In April 2014, Marvel revealed that main cast members Clark Gregg, Ming-Na Wen, Brett Dalton, Chloe Bennet, Iain De Caestecker, and Elizabeth Henstridge would star as Phil Coulson, Melinda May, Grant Ward, Skye, Leo Fitz, and Jemma Simmons, respectively. It was also revealed that the guest cast for the episode would include J. August Richards as Mike Peterson / Deathlok, Cobie Smulders as Agent Maria Hill, Adrian Pasdar as Colonel Glenn Talbot, B. J. Britt as Agent Antoine Triplett and Josh Breeding as parking attendant. Breeding did not receive guest star credit in the episode. Richards, Smulders, Pasdar, and Britt reprise their roles from earlier in the series.

===Filming===
Filming occurred from March 6 to 17, 2014.

===Marvel Cinematic Universe tie-ins===
The episode features the first mention of Man-Thing in the MCU, though his comic wife Ellen Brandt appeared in Iron Man 3 portrayed by Stéphanie Szostak.
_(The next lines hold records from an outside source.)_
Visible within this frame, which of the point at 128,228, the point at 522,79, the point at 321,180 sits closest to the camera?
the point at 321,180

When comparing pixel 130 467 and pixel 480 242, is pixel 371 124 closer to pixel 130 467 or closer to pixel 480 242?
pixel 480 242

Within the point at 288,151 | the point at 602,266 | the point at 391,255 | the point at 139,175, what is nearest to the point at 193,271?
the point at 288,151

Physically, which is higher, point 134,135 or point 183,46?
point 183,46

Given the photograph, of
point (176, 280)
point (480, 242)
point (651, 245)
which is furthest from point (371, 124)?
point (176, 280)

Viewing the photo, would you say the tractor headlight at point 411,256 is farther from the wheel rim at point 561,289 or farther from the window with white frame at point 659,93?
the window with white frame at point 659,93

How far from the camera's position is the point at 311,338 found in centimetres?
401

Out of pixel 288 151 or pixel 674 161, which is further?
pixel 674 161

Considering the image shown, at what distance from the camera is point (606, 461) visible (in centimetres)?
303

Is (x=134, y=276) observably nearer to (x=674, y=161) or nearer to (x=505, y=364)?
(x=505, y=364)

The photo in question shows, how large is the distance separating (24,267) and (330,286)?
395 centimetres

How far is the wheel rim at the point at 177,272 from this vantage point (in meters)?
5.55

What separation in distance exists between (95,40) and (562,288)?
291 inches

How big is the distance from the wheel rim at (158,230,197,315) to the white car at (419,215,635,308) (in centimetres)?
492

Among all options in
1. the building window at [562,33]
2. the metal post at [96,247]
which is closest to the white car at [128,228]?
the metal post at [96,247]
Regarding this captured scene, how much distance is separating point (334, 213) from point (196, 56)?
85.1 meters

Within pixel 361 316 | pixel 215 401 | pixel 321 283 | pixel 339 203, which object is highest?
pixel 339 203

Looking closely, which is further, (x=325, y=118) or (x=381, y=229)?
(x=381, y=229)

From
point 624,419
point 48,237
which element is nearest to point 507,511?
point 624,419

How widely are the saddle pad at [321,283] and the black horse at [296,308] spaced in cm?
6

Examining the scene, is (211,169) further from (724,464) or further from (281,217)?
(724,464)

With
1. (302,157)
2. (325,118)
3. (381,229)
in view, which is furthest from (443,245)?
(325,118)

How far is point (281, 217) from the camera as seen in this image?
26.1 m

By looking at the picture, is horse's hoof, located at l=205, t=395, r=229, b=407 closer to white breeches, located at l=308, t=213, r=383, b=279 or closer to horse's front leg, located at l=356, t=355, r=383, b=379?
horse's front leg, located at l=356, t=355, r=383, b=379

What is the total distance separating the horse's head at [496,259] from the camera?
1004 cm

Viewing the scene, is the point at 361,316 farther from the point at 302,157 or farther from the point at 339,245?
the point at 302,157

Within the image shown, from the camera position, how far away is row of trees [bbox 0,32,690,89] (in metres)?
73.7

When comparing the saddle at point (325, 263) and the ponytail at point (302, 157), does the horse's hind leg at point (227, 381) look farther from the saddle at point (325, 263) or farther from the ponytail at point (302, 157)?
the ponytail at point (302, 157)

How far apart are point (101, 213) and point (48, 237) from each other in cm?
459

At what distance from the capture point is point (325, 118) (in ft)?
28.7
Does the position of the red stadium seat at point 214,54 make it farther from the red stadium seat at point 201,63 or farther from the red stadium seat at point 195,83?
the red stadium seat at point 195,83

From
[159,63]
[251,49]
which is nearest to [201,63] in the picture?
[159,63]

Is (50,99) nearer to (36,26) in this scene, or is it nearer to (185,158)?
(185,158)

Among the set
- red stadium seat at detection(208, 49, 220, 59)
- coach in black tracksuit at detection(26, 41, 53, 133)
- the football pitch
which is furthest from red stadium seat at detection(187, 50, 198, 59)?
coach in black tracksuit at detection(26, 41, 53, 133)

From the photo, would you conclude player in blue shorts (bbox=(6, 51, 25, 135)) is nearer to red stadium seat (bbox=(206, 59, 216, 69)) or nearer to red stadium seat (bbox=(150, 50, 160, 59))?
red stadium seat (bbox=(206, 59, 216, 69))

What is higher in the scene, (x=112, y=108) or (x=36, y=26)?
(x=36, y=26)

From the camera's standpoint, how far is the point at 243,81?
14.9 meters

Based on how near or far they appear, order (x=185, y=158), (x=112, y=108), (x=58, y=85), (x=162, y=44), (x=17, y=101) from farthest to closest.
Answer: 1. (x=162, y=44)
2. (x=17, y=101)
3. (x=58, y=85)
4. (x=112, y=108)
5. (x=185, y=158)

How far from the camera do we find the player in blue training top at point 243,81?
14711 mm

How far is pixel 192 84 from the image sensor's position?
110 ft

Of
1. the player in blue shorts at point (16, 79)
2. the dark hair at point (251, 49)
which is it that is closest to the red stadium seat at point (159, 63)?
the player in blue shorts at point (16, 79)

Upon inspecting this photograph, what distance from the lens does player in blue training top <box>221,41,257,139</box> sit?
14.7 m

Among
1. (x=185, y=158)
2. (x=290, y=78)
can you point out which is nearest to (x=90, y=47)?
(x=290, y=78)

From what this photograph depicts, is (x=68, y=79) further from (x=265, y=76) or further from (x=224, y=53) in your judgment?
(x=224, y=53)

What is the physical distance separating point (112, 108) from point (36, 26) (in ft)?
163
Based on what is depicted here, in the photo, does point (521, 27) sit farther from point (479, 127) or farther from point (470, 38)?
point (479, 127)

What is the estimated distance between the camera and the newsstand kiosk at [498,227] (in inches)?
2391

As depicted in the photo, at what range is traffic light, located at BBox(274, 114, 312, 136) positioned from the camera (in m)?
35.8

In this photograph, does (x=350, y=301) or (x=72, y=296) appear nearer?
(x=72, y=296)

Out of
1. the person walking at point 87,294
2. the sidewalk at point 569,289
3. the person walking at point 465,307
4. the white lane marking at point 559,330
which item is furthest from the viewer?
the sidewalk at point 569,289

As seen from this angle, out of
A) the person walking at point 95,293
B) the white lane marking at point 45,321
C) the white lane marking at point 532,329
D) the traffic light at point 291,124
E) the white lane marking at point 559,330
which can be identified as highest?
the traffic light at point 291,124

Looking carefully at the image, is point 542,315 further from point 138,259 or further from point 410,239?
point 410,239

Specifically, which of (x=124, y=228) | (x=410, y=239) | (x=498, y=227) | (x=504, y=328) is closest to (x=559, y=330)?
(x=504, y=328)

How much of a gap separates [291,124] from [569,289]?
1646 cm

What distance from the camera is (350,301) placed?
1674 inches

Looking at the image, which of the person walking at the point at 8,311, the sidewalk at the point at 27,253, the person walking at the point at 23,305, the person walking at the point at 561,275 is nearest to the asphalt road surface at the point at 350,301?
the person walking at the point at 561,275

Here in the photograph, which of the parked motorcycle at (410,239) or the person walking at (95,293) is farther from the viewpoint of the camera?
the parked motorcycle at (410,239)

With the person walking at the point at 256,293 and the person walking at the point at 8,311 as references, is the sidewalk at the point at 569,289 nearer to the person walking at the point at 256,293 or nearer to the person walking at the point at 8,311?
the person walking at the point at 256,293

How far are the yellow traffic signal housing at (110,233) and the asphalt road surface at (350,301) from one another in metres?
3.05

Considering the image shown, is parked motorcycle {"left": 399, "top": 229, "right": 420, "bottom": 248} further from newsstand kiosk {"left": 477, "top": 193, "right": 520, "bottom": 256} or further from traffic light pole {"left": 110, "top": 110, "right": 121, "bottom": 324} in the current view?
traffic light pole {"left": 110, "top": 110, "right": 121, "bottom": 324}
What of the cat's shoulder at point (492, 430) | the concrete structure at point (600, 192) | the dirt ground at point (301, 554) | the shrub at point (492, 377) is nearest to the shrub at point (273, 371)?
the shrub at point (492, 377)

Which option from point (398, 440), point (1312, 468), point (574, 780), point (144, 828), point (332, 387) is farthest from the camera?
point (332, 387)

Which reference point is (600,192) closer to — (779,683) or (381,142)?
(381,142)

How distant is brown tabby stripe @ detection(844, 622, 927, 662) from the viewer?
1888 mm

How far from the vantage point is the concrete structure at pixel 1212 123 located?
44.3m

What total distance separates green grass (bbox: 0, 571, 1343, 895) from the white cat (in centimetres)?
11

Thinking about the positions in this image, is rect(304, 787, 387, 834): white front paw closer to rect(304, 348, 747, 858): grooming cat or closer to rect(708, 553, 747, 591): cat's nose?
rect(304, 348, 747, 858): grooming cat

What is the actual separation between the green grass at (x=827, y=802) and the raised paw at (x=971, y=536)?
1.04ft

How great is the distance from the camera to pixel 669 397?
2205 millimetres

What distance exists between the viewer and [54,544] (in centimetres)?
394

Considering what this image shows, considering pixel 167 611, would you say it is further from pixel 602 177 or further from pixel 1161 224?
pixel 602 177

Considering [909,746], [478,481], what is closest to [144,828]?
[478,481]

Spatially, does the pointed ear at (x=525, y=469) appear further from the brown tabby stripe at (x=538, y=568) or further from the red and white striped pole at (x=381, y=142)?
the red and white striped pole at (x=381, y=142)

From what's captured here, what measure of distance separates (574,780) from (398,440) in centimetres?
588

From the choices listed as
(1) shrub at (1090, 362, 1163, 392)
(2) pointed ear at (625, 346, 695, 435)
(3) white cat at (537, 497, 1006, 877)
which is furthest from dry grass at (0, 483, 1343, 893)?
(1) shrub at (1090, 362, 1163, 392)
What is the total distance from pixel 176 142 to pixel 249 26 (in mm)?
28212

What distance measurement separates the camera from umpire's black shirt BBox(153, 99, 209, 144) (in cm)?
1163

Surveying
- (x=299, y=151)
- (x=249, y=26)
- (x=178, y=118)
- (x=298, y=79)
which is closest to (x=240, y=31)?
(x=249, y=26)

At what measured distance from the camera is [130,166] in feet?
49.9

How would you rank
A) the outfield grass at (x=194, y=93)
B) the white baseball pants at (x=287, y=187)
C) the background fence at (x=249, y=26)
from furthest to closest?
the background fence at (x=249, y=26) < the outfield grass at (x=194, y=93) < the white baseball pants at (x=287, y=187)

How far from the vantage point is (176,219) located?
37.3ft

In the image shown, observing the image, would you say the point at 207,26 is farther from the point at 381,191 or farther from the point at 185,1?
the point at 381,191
The mention comes from Hill, who Smulders previously portrayed in The Avengers and Captain America: The Winter Soldier, as she has a phone conversation with Pepper Potts, who is portrayed in the films by Gwyneth Paltrow.

==Release==
===Broadcast===
"Nothing Personal" was first aired in the United States on ABC on April 29, 2014.

===Marketing===
For the final six episodes, Marvel began the "Marvel's Agents of S.H.I.E.L.D.: The Art of Level Seven" initiative, in which a different image was released each Thursday before a new episode, depicting a first look at a key event from the upcoming episode. Bell stated that the initiative was a way to tie the series back to its comics roots, and was thought of at the beginning of the season. The production team tried to pair specific artists to the teaser posters based on their previous work and how it connected to the themes and emotion of the intended episode. The poster for "Nothing Personal", created by Stephanie Hans, highlights Skye and Ward in a depiction of a moment from the episode, with Deathlok looming over them, and the S.H.I.E.L.D. logo in the background. Hans said she wanted to show "the shock and pain of having to choose between hurting somebody or betraying your team" which is what Skye was going through. Hans added that even though Skye is hold Ward in the poster "with all her might, she couldn't be more alone".

===Home media===
The episode, along with the rest of Agents of S.H.I.E.L.D.s first season, was released on Blu-ray and DVD on September 9, 2014. Bonus features include behind-the-scenes featurettes, audio commentary, deleted scenes, and a blooper reel. On November 20, 2014, the episode became available for streaming on Netflix. The episode, along with the rest of the series, was removed from Netflix on February 28, 2022, and later became available on Disney+ on March 16, 2022.

==Reception==
===Ratings===
In the United States the episode received a 2.1/6 percent share among adults between the ages of 18 and 49, meaning that it was seen by 2.1 percent of all households, and 6 percent of all of those watching television at the time of the broadcast. It was watched by 5.95 million viewers.